День кончался, кончалась и ночь, вино было не допито, и страждущих не было.
Оказалось, что всем собеседникам необходимо навестить кого-то в этот поздний час. Совершились телефонные звонки из той породы, когда тот, кому звонят, не может понять, кто с ним говорит, а тот, кто позвонил, не знает, зачем он это сделал. Автор деятельно участвовал во всех разговорах увеличивающейся компании, одним он говорил о литературе раннего Возрождения, другим объяснял, что слова “гротеск” и “грот” по сути являются однокоренными. Людей в доме становилось всё меньше и меньше, они тасовались, как колода карт. Давно уехал домой Рудаков, пропал и Синдерюшкин, умыкнув с собой и случайно залетевшую стрекозу.
Автор очнулся на чужой кухне, обнаружив себя жарящим яичницу.

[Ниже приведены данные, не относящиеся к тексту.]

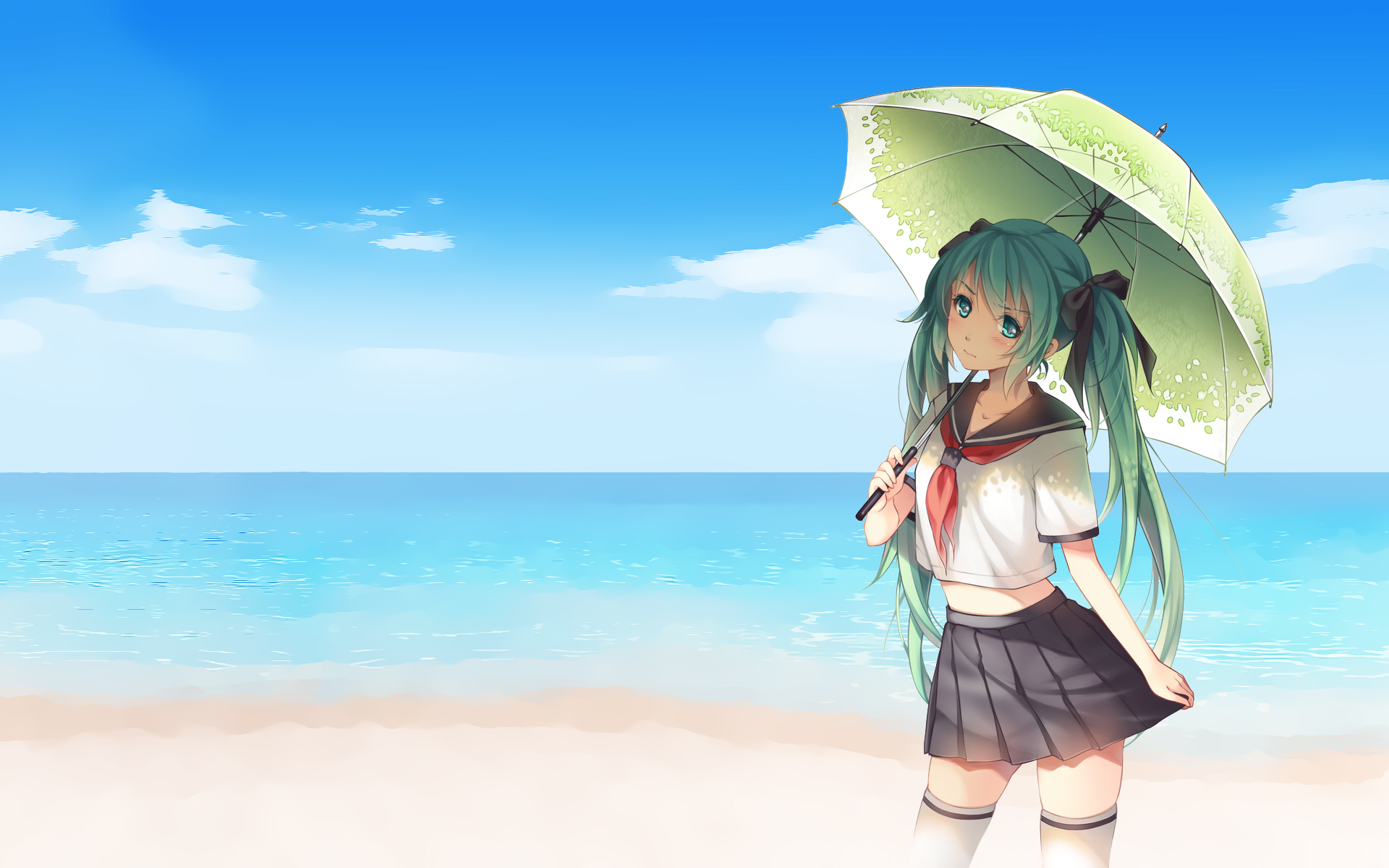 Clima Caliente Wallpapers And Stock Photos - Anime Girl Holding A Umbrella , HD Wallpaper & Backgrounds
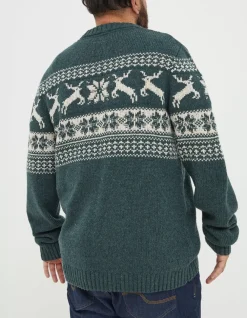FatFace Family Reindeer Christmas Jumper|Men View All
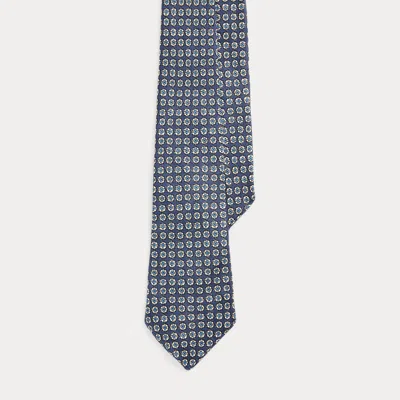 Polo Ralph Lauren Vintage-inspired Neat Linen Tie In Blue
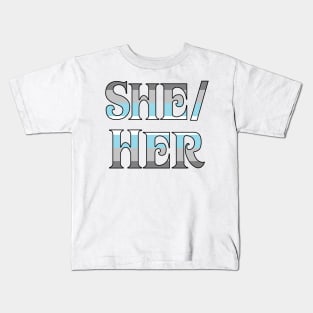 Demiboy She/Her Kids T-Shirt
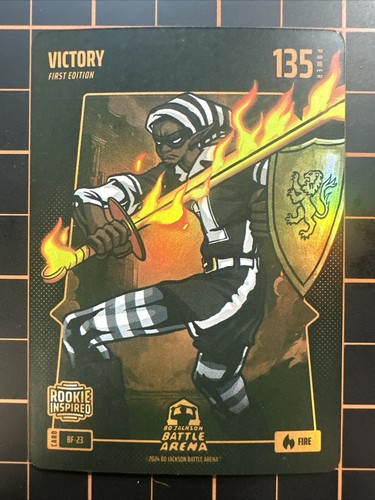 Victory Victor Wembanyama RC 2024 Bo Jackson Battle Arena Battlefoil Fire #BF-23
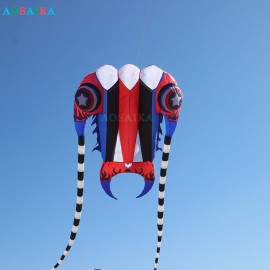 New Arrival Soft Inflatable 45sqm Trilobite Kite 40d Ripstop Nylon For Adults High Quality Colorful Animal Show Kites 
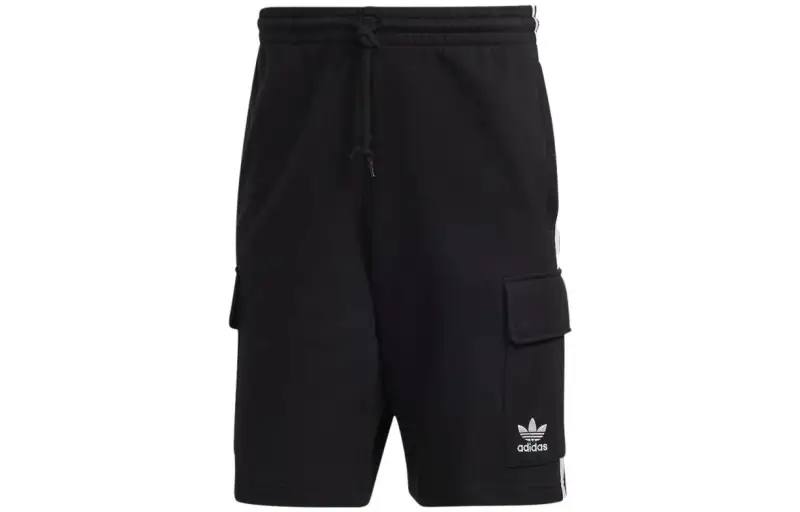 Adidas Originals Casual Shorts Men's Black Moderate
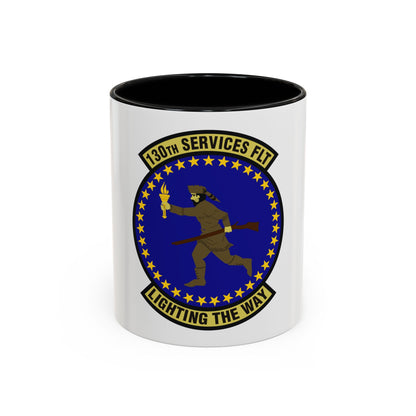 130th Services Flight (U.S. Air Force) Accent Coffee Mug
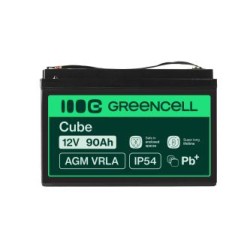 Green Cell AGM VRLA 12V 90Ah maintenance-free bateria do kamperów, fotowoltaiki, paneli solarnych, łodzi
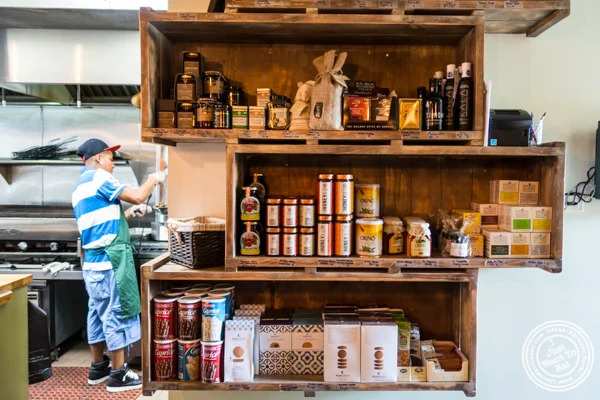 纽约布鲁克林的Avlee希腊厨房的市场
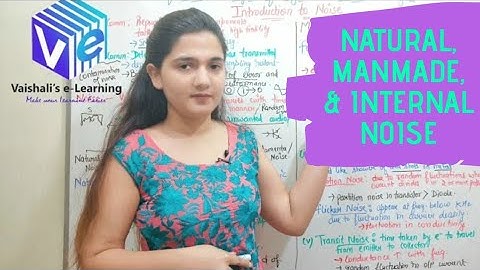 L 1 | Noise introduction | Natural Noise | Man-made Noise | Internal Noise | Performance Analysis |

Окно постепенно светлело. Было действительно мирно и тихо, только над всем этим благолепием гулко била с церковной колокольни корабельная рында с надписью “От коленопреклоненной братвы”.
Он ощупал себя, как Панург, допуская, что только что в сонном забытьи ему “приснилась не виданная никем главная жена, а также почудилось, будто он неизвестно каким образом превратился в барабан, а она в сову”.